━━━ Provided passage ━━━
The Adelaide Rush is a women's ice hockey team in the Australian Women's Ice Hockey League, which is the highest level national competition in Australia. The team is based in Adelaide, South Australia, Australia.

History

Before the AWIHL
The Adelaide Assassins were one of the four founding teams in the Australian Women's Ice Hockey League, which officially began in 2007 after two showcase season were held previously.

As the Assassins, Adelaide won both the 2005–06 Showcase Series and the 2006–07 Showcase Series.

AWIHL
The newly formed Australian Women's Ice Hockey League had its inaugural season in the 2007–08 season, where the Adelaide Assassins would again win the championship. At this time the championship trophy awarded to the winners of the finals was the West Lakes Trophy, made by Westlakes Trophies and Framing.
━━━
Your tasks:
1/ For each statement, say whether it agrees with the Adelaide Rush text and quote the words of the text that decide it: (a) The team is based in Adelaide, South Australia. (b) The Assassins won the 2006–07 Showcase Series. (c) The championship trophy at the time of the inaugural season was called the Adelaide Cup.
2/ Swap "Assassins" for "Thunder" in the Adelaide Rush text from "Before the AWIHL" to "were held previously.", and write out that part with the change.
3/ Write a continuation of the Adelaide Rush history that picks up after its last sentence.
The data that comes next is separate material, unrelated to the Adelaide Rush text.
━━━ Stored data ━━━
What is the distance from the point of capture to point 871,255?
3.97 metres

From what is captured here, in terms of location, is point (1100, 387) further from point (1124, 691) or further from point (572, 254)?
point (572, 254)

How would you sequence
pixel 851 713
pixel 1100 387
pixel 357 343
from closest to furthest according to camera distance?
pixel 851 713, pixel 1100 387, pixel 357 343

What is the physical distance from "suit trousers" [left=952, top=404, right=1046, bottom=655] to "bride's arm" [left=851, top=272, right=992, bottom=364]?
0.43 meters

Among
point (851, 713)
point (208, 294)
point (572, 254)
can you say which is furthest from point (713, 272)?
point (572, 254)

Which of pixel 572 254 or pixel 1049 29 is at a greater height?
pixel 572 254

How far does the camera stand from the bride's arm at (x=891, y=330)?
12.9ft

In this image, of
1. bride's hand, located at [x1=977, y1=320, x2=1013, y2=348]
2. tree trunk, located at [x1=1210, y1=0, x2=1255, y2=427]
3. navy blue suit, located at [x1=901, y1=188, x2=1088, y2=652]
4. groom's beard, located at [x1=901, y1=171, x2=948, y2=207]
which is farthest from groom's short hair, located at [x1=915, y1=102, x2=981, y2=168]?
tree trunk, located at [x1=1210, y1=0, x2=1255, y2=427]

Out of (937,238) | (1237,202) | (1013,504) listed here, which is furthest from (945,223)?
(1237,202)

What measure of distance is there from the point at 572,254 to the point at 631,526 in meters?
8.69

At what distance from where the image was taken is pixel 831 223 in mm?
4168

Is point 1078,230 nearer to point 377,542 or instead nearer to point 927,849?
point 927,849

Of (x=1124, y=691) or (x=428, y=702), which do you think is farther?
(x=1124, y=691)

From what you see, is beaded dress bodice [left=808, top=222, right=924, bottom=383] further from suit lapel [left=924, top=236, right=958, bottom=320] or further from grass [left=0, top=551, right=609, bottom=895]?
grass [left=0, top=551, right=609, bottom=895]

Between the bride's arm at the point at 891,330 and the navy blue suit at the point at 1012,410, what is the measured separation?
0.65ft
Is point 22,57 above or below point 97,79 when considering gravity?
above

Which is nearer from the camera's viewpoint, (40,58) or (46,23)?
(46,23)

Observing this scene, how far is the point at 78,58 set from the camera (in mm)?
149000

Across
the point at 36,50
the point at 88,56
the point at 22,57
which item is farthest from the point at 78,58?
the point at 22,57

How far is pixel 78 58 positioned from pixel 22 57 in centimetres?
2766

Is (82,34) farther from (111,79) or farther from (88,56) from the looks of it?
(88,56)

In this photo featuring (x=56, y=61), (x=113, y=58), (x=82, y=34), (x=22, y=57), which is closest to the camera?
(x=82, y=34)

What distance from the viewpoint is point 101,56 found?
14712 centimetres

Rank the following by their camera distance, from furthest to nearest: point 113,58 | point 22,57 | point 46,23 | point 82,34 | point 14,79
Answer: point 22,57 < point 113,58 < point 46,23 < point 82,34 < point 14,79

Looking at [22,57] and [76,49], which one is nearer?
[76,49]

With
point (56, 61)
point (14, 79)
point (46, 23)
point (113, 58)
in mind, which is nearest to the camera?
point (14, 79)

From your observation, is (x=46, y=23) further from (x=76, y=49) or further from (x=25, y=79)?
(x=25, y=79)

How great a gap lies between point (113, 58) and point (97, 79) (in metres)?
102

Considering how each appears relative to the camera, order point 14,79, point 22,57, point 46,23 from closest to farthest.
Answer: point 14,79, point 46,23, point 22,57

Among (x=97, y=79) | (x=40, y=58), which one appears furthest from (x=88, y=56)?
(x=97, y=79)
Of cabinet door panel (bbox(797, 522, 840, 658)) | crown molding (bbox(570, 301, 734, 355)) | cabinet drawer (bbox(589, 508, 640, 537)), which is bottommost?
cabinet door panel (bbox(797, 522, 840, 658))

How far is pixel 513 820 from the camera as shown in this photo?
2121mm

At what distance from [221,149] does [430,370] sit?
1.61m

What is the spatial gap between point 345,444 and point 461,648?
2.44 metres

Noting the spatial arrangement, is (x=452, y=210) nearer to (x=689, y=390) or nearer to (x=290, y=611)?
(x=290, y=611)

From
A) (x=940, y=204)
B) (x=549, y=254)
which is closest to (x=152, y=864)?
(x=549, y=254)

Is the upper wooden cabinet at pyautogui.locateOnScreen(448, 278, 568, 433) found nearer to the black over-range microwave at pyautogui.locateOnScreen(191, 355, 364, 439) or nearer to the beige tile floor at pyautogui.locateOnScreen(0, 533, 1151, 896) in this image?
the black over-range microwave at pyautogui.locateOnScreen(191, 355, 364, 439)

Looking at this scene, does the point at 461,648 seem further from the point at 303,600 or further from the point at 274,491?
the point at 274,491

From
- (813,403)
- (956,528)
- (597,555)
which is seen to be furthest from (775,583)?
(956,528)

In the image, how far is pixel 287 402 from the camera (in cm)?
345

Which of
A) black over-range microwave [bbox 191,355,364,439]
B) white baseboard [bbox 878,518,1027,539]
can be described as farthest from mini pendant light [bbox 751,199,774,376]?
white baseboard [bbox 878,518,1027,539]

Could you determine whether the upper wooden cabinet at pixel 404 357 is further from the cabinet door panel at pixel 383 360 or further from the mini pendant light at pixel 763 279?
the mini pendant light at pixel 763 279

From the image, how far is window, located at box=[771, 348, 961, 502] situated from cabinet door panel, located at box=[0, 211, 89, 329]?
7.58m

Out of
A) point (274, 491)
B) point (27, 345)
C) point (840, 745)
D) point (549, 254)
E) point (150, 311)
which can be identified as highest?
━━━
Per-task outputs:
1/
(a) Yes: "The team is based in Adelaide, South Australia, Australia."
(b) Yes: "Adelaide won both the 2005–06 Showcase Series and the 2006–07 Showcase Series."
(c) No: "the championship trophy awarded to the winners of the finals was the West Lakes Trophy"

2/
Before the AWIHL
The Adelaide Thunder were one of the four founding teams in the Australian Women's Ice Hockey League, which officially began in 2007 after two showcase season were held previously.

3/
On August 8, 2011, the Adelaide Assassins merged with the Adelaide Adrenaline ice hockey club. The move was made to increase the exposure of women's hockey in Australia with the help of associating with an already well known brand with which they could share resources with.

Before the 2016 season began, the Adrenaline were re branded as Adelaide Rush.

Logo and uniform

2005–2009 Adelaide Assassins
In their first year, and the first Showcase Series that lead to the inaugural AWIHL season, the Adelaide Assassins wore a predominantly red uniform with black and red stripes.

2010–2015 Adelaide Adrenaline
On August 8, 2011, the Adelaide Assassins merged with the Adelaide Adrenaline ice hockey club and would use the same logo and a red variant of the AIHL team.

Season by season results

Players

Current roster
For the 2016–17 AWIHL season:

Captains
 2010–11 Candice Mitchell (C)
 2013–14 Candice Mitchell (C), Bethanie Kavanagh (A), Sari Lehmann (A)
 2014–15 Candice Mitchell (C), Bethanie Kavanagh (A), Sari Lehmann (A)
 2015–16 Candice Mitchell (C), Bethanie Kavanagh (A), Kate Tihema (A)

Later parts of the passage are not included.